*TEXT EXCERPT:*
--------------------------------

In most supermarkets we are able to find organic food; fresh produce,
milk, eggs, cereal, frozen food, and even junk food. I prefer organic
food, assuming it to be safer, more nutritious.

But, notice that the label on Organic Cow has changed - now it is
"ultrapasterized," - this ensures that the milk will stay fresh,
allowing it to be shipped all over the country.

An organic TV dinner in the frozen foods section
advertises its chicken to be raised without chemicals
and allowed "to roam freely in an outdoor yard", the rice and vegetables
grown without synthetic chemicals. The list of ingredients is extensive;
natural chicken flavor, high-oleic safflower oil, guar and xanthan gum,
soy lecithin, carrageenan and natural grill flavor - and with the
assurance that most of these additives are organic, and no doubt are.

The organic food industry has become a $7.7 billion business, the fastest
growing category in the supermarket, and has attracted the attention of
agribusiness corporation, which the organic food movement always
presented as an alternative. The biggest organic farms are owned and
operated by conventional mega-farms.

Agribusiness has sought to re-define the romantic word
'organic' to make it as broad as possible; to make it easier for the big
companies to get into the organic food business by allowing food additives,
ascorbic acid to xanthan gum, and synthetic chemicals to be used in
'organic' food; a cow to feed on pasture; a factory farm to be labeled
organic. These modifications will take effect next year.

--------------------------------

*STORED RECORDS:*
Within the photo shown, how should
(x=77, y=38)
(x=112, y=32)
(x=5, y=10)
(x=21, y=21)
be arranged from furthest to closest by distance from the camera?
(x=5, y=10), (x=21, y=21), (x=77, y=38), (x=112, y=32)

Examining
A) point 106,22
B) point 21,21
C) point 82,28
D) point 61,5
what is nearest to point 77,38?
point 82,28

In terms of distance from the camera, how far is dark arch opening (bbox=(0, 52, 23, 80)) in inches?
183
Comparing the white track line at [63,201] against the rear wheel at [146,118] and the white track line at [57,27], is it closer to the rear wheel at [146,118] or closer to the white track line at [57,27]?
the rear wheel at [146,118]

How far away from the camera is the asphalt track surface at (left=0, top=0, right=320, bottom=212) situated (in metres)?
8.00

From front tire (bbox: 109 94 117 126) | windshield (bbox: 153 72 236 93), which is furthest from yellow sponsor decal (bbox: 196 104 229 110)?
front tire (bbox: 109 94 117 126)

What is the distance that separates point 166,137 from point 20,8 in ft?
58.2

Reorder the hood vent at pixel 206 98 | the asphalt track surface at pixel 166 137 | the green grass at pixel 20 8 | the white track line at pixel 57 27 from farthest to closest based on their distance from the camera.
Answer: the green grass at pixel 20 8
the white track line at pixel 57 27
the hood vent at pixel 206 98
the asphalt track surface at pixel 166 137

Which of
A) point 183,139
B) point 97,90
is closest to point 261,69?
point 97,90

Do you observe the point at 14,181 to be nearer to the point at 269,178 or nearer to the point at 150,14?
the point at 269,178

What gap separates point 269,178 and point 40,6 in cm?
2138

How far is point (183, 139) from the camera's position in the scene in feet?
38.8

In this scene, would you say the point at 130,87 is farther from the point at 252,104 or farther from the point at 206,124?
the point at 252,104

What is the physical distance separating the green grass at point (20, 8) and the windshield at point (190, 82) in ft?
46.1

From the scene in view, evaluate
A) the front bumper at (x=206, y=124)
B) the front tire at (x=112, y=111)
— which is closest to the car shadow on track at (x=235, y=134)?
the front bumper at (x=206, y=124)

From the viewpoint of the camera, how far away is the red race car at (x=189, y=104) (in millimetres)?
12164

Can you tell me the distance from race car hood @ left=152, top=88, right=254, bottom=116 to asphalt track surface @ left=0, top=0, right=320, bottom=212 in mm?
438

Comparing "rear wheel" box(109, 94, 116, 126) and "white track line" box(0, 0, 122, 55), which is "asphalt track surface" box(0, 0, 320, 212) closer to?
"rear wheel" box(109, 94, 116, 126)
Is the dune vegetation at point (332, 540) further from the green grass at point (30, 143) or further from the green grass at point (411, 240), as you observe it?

--------------------------------

*EXERCISES:*
(a) In the organic food text, rewrite the part starting at "Agribusiness has sought" and ending at "effect next year.", swapping "factory farm" for "industrial farm".
(b) Answer these questions from the organic food text:
(i) How much is the organic food industry worth?
(ii) According to the changed label on Organic Cow, what does the new processing ensure for the milk?
(iii) When will the modifications to the meaning of "organic" take effect?

*SET OF ANSWERS:*
(a)
Agribusiness has sought to re-define the romantic word
'organic' to make it as broad as possible; to make it easier for the big
companies to get into the organic food business by allowing food additives,
ascorbic acid to xanthan gum, and synthetic chemicals to be used in
'organic' food; a cow to feed on pasture; a industrial farm to be labeled
organic. These modifications will take effect next year.

(b)
(i) It is a $7.7 billion business.
(ii) It ensures the milk will stay fresh, so it can be shipped all over the country.
(iii) They will take effect next year.